De certa forma, as ideias de Christensen não apenas descrevem o mundo empresarial como ajudaram a moldá-lo. Sua tese principal é que empresas de sucesso costumam ser destronadas por outras, mais novas, por meio da inovação. Até aí, nada muito diferente do que propagou o economista austríaco Joseph Schumpeter, em 1940, com seu conceito de destruição criativa. As empresas surgem, crescem, se acomodam e são vencidas por outras, com alguma ideia nova, melhor. Este é o cerne do capitalismo e o motivo por que o sistema está sempre se renovando e criando riqueza.

A diferença é que Christensen mergulhou em como isso acontece. Empresas de sucesso ganham mercado, e passam a focar em eficiência: produzir melhor, aumentar sua margem de lucro, conquistar novos mercados. Nessa lida, fecham os olhos para soluções diferentes de resolver o mesmo problema. Só que essas soluções, piores em quase todos os sentidos, conseguem ser mais baratas, a ponto de atender as necessidades de um pequeno grupo ­– o suficiente para sustentar investimentos em melhorias que, pouco a pouco, vão tornando a inovação melhor. Até que, em algum momento, a solução nova desbanca a antiga.

O famoso exemplo fornecido por Christensen foi o de computadores mainframe, pesados, gigantescos, caros, que acabaram destronados pelos computadores portáteis. No início, eles faziam pouca coisa, mas eram muito, muito mais baratos. A clientela que conseguiram conquistar (os que não tinham condições de comprar mainframes) foi bastante para incentivar melhorias e, com elas, crescimento.

> [DADOS FORNECIDOS]:
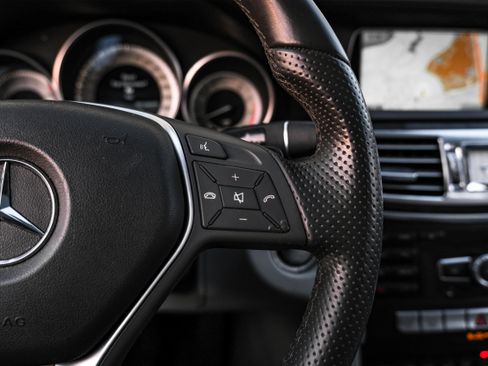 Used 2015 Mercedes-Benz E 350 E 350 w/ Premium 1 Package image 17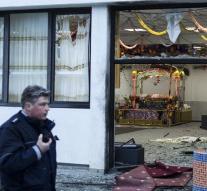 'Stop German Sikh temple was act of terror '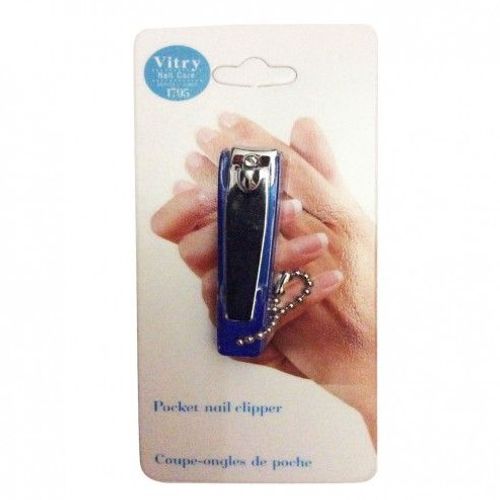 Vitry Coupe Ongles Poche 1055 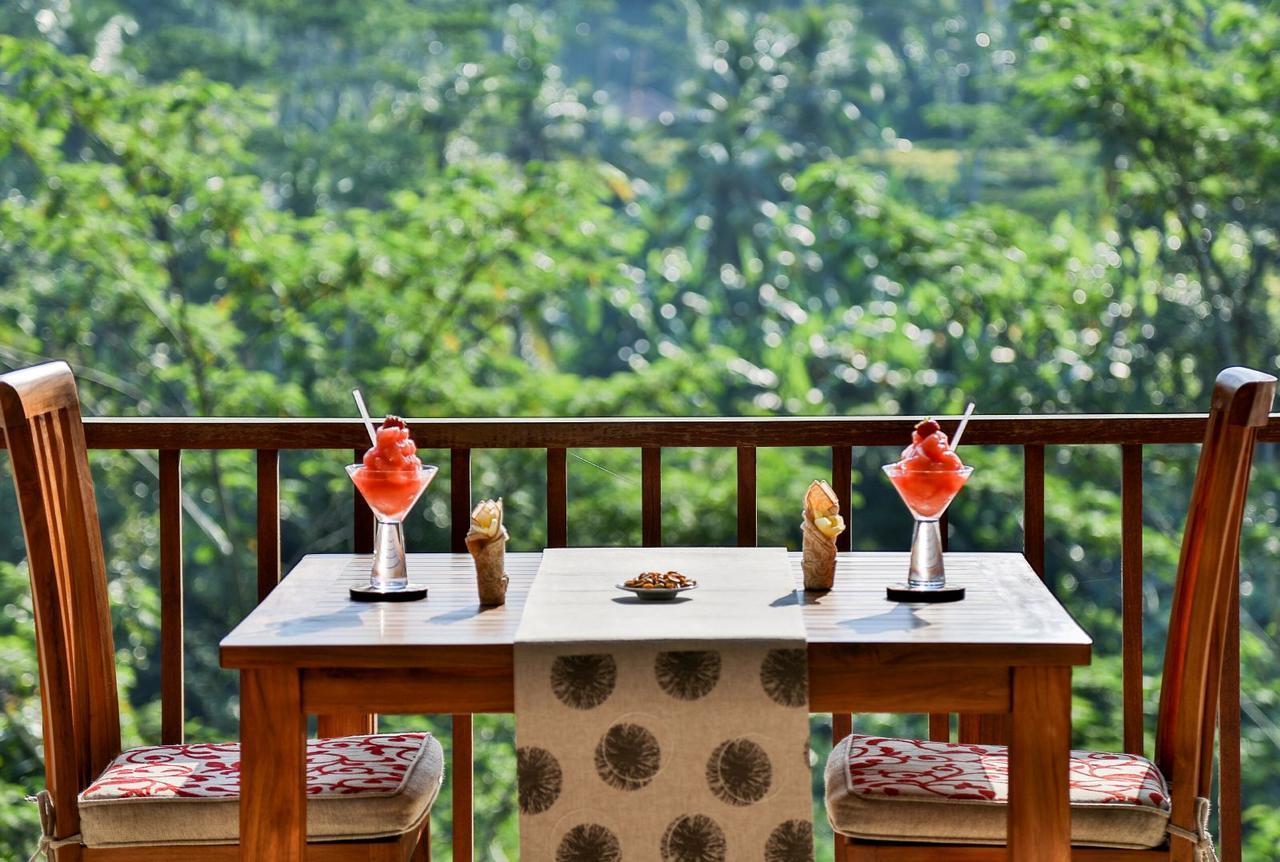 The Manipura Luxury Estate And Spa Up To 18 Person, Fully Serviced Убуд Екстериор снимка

> [TAREFA ESCRITA 1]:
Responda com base no texto:
(a) Que conceito o texto atribui a Joseph Schumpeter?
(b) Em que as empresas de sucesso passam a focar depois de ganhar mercado?
(c) Por quais computadores os mainframes foram destronados no exemplo de Christensen?
> [TAREFA ESCRITA 2]:
Traduza para o inglês esta frase do texto: "Este é o cerne do capitalismo e o motivo por que o sistema está sempre se renovando e criando riqueza."
> [TAREFA ESCRITA 3]:
Extraia do texto o trecho que vai de "De certa forma, as" até "e criando riqueza.".

> [RESPOSTA ESPERADA 1]:
(a) O conceito de destruição criativa.
(b) Em eficiência: produzir melhor, aumentar sua margem de lucro e conquistar novos mercados.
(c) Pelos computadores portáteis.

> [RESPOSTA ESPERADA 2]:
This is the core of capitalism and the reason why the system is always renewing itself and creating wealth.

> [RESPOSTA ESPERADA 3]:
De certa forma, as ideias de Christensen não apenas descrevem o mundo empresarial como ajudaram a moldá-lo. Sua tese principal é que empresas de sucesso costumam ser destronadas por outras, mais novas, por meio da inovação. Até aí, nada muito diferente do que propagou o economista austríaco Joseph Schumpeter, em 1940, com seu conceito de destruição criativa. As empresas surgem, crescem, se acomodam e são vencidas por outras, com alguma ideia nova, melhor. Este é o cerne do capitalismo e o motivo por que o sistema está sempre se renovando e criando riqueza.